For this, you need commit messages that actually tell what was done to the codebase in each commit. More specifically, you need commit messages that tell the module/files affected, and what was change was done in them.

You're telling what changes you did. So the template of a commit message is simple:

<area you affected>:<work you did>

Examples:

  • Readme: Added infrastructure information into architecture section
  • utils: Added docstrings to existing functions
  • cicd: added testing step to build process
  • payments: refactored code, removed unused functions
  • cdc module: added capability to set batch size using enums
  • supernet pipelines: improved performance by optimizing joins with dim tables

As you can see, the area you affected could be a single file, or a module, or something else. But it usually is a single thing that you can put into words.

If you think to yourself "I can't do this. I've worked on too many things. It doesn't fit into a single area affected.", then my friend, your commit is too large. You need to break it down into smaller commits.

Some more points:

Writing paragraphs in description is fine. This happens often in open source projects.

But always make sure you start with a summary line. It can look like this:

<area you affected>:<work you did>
Lorem ipsum dolor sit amet, consectetur adipiscing elit. Morbi lectus turpis, commodo ut odio a, pretium volutpat justo. Curabitur eros nisl, consequat id consequat et, bibendum at elit. Aliquam fermentum urna in tellus egestas, at faucibus orci tincidunt. Duis et nibh leo. Curabitur varius bibendum ex, ac tincidunt neque suscipit a. Praesent ullamcorper sollicitudin tristique. Praesent in ante turpis.

Pull requests

Use pull requests when you are committing to branches that have other contributors (shared branches). Don't directly commit code to these shared branches.

This serves 4 purposes:

  1. The person whose code you've affected gets to know the changes you made. This person can then decide if the change is acceptable to them or not. If not, they will give comments on what needs to be fixed before they will accept the code.
  2. You can get feedback from more experienced programmers in your team. In PR review, they can comment things like better ways of implementing the logic, coding standards you didn't follow etc. It is great for learning, and helps to maintain code quality and standards.
  3. Having someone else go through your code during a PR review is great for finding mistakes you might have missed or bugs you might have mistakenly created. While working with code, it is easy to develop tunnel vision and lose sight of mistakes. Having someone else go through your code helps solve this problem.
  4. If you're new to the codebase, this protects you from causing mistakes. Typically when working with large codebases, you generally don't know the ins and outs of a module and its interactions with the rest of the system. In this case, you get help from an existing developer who knows these things.

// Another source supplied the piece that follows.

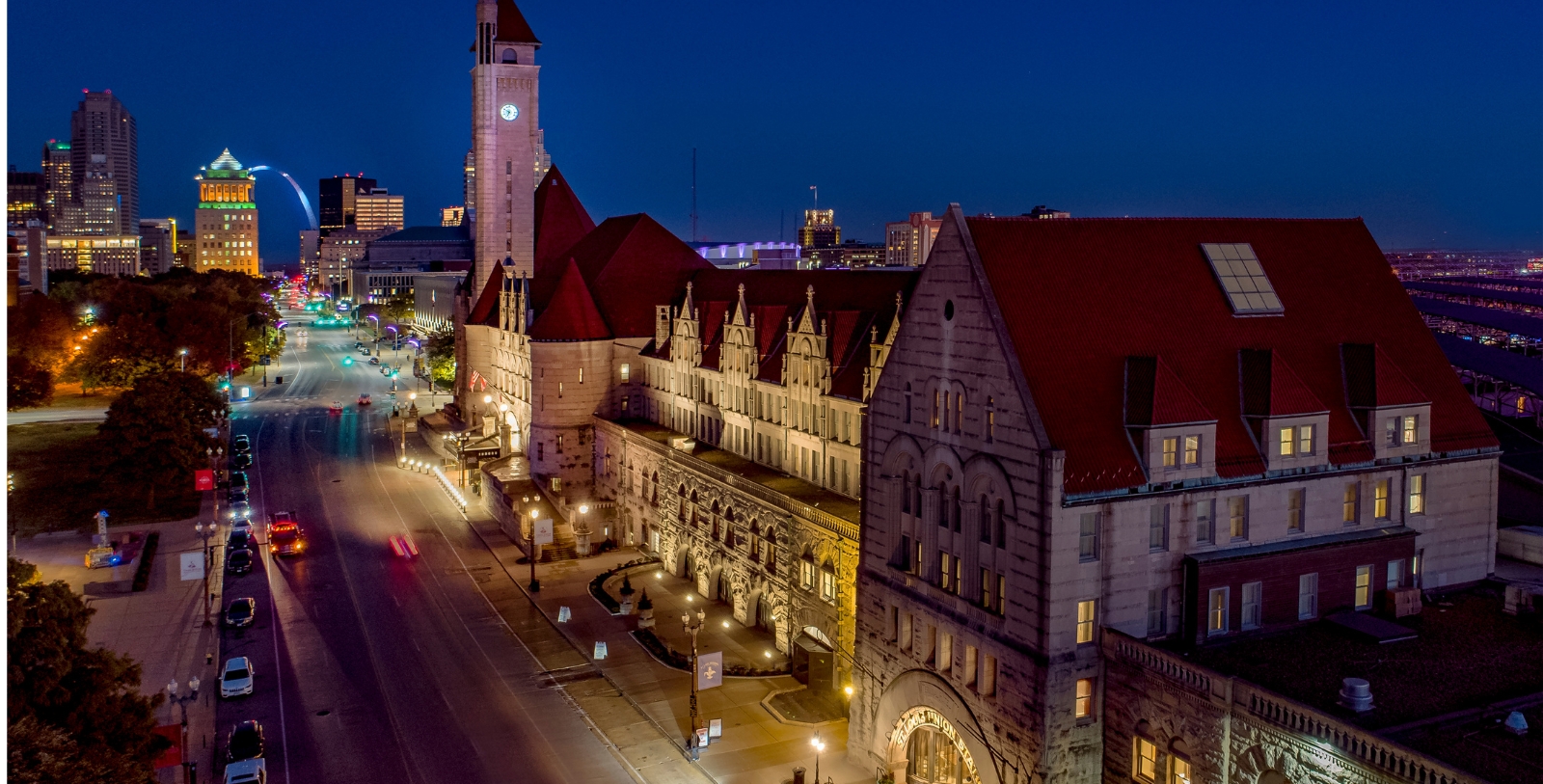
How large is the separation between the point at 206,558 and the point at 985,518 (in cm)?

So, it is fine if you directly commit to branches that only you work on. Eg - feature/, bugfix/ etc. But when you are merging this branch back into a parent branch (eg - dev), create a pull request and add relevant people to review the code.

Example scenarios:

  • Suppose your branch has made changes to code in the payment-processor module. So in the pull request, add the owner of the payment-module as the pull request reviewer. The code gets merge only if this person approves.
  • Your colleague is working on a feature branch. You got an idea and created an experiment branch based on the feature branch. Your experiment was successful, and now you want to merge this code into the parent feature branch. In this case, don't directly commit to your colleague's feature branch. Create a pull request to merge code of your experiment branch into your colleague's feature branch. Assign your colleague as the reviewer of the pull request.
  • You worked on a feature branch. The feature development is complete and you want the feature to be included into the dev branch. Create a pull request to merge the code of your feature branch into the dev branch, and add relevant people as reviewers (usually people who own the modules that your branch modified).